La disputa, dunque, sembra presentarsi principalmente quale questione di tecnica ed interpretazione legislativa, ma gli effetti che possono derivare dalla prevalenza dell’una o dell’altra tesi sono tutt’altro che trascurabili.
Occorre, tuttavia, tener presente anche un altro aspetto della vicenda.
La legge, infatti, generale e astratta quale è , poi si invera nella concreta realtà sociale ed economica. E la realtà concreta che è stata prospettata nella, ormai nota , assenza in massa dei vigili di Roma durante la notte di Capodanno, parla di un inquietante numero di soli 165 agenti effettivamente reperibili sugli oltre mille che inizialmente avevano dato la loro disponibilità. E’ stata forse questa la spinta emotiva che ha portato ad interrogarsi sulla disciplina da applicare al pubblico impiego, con le conseguenti opposte visioni del senatore Ichino e del premier Renzi.
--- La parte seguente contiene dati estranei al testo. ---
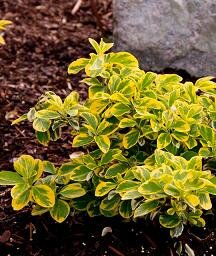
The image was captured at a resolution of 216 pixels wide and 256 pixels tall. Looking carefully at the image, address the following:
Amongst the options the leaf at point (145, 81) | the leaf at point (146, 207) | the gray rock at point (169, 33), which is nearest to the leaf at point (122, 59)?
the leaf at point (145, 81)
Tutto ciò, tuttavia, non può far altro che testimoniare l’imminente necessità di una riforma o quanto meno di un riordino della disciplina del pubblico impiego, al di là della questione di interpretazione del testo legislativo, per quanto interessante per gli addetti ai lavori.
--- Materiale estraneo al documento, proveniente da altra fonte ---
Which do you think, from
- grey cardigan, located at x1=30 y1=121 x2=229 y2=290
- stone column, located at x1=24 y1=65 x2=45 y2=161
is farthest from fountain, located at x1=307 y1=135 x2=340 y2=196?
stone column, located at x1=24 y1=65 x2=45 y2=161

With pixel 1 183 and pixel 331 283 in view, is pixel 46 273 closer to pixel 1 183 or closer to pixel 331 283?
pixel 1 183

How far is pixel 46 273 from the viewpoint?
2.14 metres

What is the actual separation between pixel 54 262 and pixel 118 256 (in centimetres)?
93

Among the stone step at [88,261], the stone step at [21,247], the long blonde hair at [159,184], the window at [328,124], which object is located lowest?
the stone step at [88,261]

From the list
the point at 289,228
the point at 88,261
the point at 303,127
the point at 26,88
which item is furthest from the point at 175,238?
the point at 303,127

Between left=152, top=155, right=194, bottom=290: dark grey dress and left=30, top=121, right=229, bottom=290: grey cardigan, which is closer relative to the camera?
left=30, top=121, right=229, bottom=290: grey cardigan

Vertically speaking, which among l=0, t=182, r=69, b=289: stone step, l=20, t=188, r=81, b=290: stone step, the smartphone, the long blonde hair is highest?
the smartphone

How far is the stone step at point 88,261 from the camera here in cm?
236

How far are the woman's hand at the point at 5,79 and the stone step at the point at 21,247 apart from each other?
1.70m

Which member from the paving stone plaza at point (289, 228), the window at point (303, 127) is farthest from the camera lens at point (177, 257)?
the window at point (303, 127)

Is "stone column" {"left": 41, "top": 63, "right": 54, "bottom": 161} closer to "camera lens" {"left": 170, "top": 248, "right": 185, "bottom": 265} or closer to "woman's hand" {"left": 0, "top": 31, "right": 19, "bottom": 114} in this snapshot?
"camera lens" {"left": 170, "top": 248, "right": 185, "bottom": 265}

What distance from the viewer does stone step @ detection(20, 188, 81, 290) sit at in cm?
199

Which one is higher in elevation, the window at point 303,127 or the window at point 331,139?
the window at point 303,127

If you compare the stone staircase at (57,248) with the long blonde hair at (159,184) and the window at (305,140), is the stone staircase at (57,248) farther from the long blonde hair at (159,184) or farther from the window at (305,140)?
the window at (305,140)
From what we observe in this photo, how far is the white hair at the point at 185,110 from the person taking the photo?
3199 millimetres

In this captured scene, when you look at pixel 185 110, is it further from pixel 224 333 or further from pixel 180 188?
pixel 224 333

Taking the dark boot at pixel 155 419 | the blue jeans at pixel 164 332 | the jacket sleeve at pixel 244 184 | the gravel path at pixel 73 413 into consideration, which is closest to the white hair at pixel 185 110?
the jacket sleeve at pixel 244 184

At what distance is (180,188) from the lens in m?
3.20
La delicatezza della materia, del resto, è testimoniata dalla stessa Costituzione, quando all’art 97 viene sancito che ” i pubblici uffici sono organizzati secondo disposizioni di legge, in modo che ne siano assicurati il buon andamento e l’imparzialità dell’amministrazione”.
Imparzialità dunque e soprattutto buon andamento della Amministrazione : già i padri Costituenti nel 1948 ne avevano compreso l’importanza ed il processo di integrazione europeo ha aggiunto a questi caratteri dell’attività amministrativa anche il necessario rispetto del principio di proporzionalità, ragionevolezza, trasparenza, efficacia, contraddittorio…
Tutto ciò conferma la centralità nei tempi moderni di un apparato amministrativo efficiente, perché pubblica amministrazione vuol dire Stato, vuol dire interesse pubblico, vuol dire condivisione e partecipazione.
Non lo dimentichino i cittadini e soprattutto non lo dimentichino pubblici dipendenti, funzionari e dirigenti.